→ **AIM**
Copy out every line of the material below that contains the word "appear".

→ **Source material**
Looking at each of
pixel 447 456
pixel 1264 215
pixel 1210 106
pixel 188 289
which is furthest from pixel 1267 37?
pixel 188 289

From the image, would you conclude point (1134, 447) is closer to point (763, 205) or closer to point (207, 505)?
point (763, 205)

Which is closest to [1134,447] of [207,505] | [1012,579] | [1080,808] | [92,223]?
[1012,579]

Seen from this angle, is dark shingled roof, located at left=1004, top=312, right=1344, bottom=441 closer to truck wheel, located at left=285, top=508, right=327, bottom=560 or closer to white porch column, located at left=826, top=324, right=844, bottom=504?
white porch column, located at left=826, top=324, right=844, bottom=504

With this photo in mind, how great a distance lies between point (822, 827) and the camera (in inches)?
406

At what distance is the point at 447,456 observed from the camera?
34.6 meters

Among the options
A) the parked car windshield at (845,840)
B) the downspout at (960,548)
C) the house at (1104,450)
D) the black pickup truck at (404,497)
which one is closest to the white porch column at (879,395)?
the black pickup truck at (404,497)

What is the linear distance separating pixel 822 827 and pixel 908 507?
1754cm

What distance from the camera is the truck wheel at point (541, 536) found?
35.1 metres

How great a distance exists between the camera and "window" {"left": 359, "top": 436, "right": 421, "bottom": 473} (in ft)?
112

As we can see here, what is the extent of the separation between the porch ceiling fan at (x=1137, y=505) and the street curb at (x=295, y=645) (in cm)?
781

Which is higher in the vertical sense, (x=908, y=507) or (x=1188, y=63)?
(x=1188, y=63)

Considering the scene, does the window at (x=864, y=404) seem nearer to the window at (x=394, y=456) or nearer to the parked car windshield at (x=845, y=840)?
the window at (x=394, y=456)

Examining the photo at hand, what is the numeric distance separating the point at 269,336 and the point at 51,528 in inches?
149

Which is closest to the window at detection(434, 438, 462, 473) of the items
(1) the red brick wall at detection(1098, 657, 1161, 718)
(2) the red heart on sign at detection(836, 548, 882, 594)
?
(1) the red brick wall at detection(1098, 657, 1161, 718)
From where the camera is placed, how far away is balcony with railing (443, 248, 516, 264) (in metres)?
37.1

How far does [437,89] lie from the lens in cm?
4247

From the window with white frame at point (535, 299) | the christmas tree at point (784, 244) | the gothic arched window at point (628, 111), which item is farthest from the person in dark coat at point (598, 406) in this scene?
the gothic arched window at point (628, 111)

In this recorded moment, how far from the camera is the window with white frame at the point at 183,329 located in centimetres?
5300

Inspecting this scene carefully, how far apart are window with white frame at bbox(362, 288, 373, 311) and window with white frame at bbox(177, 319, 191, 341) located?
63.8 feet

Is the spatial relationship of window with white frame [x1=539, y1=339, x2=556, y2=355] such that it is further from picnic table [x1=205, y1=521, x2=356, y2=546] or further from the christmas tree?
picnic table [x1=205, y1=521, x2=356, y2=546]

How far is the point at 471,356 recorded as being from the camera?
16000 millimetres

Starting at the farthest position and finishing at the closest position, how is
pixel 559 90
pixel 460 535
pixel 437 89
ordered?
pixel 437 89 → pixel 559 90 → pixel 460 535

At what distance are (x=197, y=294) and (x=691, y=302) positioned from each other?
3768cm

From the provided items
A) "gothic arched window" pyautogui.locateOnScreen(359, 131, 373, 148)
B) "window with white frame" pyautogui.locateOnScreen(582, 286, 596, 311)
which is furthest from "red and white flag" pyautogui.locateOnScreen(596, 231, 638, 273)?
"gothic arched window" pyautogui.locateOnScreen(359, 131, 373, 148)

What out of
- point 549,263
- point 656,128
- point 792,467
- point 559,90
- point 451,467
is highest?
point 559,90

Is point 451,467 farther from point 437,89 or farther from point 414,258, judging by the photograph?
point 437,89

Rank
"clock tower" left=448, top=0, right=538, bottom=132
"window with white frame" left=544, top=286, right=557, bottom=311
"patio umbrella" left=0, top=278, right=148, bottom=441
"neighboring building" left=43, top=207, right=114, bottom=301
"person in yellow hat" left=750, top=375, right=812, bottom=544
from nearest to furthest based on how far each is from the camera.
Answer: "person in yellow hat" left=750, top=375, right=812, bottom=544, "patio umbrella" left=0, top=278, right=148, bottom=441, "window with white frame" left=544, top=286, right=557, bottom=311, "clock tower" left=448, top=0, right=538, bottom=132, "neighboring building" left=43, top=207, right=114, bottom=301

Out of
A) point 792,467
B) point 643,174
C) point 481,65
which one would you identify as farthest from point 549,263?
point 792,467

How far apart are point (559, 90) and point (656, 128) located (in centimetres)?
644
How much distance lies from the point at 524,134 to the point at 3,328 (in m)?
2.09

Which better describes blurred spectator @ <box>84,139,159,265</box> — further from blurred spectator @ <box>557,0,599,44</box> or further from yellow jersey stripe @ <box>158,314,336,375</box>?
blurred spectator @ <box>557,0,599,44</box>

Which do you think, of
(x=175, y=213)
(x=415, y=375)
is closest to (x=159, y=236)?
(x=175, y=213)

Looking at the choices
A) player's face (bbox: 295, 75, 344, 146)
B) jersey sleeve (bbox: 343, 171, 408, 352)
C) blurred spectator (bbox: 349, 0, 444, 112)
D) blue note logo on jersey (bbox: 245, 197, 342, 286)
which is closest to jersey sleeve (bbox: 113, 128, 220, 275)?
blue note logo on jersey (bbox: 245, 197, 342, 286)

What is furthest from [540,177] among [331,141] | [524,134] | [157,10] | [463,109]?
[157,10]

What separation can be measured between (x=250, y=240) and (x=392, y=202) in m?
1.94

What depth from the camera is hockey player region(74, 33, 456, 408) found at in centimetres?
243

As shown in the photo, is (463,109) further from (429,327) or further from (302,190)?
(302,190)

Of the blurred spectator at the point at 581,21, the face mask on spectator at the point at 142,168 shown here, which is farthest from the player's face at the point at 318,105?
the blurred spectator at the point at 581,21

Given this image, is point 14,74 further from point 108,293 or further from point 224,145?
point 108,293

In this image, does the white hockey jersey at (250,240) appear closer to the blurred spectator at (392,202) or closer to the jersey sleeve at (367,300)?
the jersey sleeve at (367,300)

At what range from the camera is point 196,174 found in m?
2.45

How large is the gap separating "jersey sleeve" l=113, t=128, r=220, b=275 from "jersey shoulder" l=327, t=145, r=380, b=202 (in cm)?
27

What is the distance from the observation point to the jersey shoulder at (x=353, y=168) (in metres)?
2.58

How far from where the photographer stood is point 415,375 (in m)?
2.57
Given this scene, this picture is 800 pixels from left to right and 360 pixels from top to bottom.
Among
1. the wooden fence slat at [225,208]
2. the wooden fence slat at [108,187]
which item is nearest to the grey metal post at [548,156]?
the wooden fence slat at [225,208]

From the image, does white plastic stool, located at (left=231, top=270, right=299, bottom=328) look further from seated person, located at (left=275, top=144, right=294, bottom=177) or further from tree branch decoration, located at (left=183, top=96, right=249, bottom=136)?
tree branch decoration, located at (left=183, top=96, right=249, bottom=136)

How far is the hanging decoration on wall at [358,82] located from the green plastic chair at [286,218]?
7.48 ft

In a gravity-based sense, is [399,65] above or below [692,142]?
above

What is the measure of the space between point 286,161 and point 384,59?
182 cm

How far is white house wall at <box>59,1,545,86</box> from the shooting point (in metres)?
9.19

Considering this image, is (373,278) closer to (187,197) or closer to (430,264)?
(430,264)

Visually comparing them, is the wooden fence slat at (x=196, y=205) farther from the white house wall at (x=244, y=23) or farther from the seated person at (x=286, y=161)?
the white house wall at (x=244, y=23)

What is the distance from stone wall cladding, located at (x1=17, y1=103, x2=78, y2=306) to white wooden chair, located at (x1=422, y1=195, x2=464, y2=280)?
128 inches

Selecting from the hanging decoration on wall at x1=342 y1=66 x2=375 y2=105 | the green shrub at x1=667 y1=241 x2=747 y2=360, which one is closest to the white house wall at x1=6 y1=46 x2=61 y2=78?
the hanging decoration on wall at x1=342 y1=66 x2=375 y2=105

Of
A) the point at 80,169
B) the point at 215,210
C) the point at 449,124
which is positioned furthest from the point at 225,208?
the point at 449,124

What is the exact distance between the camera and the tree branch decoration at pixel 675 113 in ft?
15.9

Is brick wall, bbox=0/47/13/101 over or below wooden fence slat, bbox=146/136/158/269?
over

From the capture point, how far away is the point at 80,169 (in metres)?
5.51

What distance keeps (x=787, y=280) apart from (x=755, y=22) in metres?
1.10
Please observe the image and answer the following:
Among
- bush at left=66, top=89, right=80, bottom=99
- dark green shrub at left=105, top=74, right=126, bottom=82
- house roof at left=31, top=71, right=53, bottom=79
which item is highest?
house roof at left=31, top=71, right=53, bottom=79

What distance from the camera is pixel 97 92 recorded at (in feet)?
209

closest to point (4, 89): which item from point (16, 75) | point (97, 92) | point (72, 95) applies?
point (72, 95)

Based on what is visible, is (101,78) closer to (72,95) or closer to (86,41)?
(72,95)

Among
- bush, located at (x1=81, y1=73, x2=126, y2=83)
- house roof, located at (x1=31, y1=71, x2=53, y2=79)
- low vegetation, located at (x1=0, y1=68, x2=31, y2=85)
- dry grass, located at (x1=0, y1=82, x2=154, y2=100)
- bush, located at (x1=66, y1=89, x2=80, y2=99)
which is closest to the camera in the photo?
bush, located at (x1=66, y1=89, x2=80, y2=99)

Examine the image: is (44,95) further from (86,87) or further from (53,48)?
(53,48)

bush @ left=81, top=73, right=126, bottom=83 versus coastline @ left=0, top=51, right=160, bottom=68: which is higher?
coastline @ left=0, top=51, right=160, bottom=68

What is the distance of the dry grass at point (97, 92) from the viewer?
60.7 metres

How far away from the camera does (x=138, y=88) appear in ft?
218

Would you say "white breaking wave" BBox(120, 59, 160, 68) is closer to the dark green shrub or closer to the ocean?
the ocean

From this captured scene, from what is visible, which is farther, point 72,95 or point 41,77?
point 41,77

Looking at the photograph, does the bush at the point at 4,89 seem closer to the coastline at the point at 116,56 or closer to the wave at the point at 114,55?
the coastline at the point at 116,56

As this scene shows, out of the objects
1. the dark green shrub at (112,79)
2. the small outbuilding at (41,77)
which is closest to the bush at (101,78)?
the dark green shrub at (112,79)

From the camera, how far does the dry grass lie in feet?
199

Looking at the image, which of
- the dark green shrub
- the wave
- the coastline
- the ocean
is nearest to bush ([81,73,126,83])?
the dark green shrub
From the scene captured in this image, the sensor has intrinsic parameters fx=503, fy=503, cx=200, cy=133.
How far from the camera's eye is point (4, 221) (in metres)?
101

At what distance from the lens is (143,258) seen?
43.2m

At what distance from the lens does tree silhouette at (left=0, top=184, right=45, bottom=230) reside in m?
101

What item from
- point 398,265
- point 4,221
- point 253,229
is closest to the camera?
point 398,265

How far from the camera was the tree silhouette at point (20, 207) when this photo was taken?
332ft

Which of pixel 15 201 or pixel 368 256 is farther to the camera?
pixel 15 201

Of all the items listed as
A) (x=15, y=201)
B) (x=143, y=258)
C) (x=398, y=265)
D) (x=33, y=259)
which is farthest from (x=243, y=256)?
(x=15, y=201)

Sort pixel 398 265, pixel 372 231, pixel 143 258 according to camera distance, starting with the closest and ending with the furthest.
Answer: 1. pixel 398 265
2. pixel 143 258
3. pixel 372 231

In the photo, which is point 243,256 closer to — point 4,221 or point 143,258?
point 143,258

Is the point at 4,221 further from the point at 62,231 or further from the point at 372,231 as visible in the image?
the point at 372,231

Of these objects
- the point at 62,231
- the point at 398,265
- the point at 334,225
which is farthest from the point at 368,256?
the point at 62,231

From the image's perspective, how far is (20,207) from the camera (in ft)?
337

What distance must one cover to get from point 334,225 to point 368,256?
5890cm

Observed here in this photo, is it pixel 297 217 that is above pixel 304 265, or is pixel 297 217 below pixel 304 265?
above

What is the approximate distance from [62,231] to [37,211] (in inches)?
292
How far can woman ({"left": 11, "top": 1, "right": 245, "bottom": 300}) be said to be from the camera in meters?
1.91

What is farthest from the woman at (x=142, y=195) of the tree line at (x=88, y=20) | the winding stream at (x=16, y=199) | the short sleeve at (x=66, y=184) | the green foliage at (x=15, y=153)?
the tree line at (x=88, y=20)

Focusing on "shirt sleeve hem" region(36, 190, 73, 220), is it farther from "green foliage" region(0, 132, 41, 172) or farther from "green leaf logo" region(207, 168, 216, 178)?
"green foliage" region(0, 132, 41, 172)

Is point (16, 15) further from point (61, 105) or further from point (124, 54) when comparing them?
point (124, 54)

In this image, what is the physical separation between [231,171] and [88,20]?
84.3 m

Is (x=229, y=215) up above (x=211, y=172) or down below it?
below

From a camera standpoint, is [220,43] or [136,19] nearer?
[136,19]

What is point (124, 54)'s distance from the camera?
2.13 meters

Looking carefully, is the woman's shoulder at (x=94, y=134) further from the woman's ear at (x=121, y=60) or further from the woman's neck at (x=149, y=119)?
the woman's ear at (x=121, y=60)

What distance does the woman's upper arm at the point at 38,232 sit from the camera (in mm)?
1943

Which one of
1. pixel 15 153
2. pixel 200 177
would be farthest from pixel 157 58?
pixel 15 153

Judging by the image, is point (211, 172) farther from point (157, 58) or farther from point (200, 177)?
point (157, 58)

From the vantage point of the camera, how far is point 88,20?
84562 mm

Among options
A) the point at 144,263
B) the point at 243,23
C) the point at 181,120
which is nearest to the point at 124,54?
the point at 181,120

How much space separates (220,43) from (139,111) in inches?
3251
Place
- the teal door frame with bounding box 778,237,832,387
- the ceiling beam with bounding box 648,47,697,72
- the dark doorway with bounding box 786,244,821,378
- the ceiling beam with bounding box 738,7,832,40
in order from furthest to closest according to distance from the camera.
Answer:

→ **EXERCISE RESULT**
In this image, does the white hockey jersey at (250,240) appear closer to the blurred spectator at (392,202) or closer to the jersey sleeve at (367,300)?
How far away from the camera does (x=138, y=88) appear in ft?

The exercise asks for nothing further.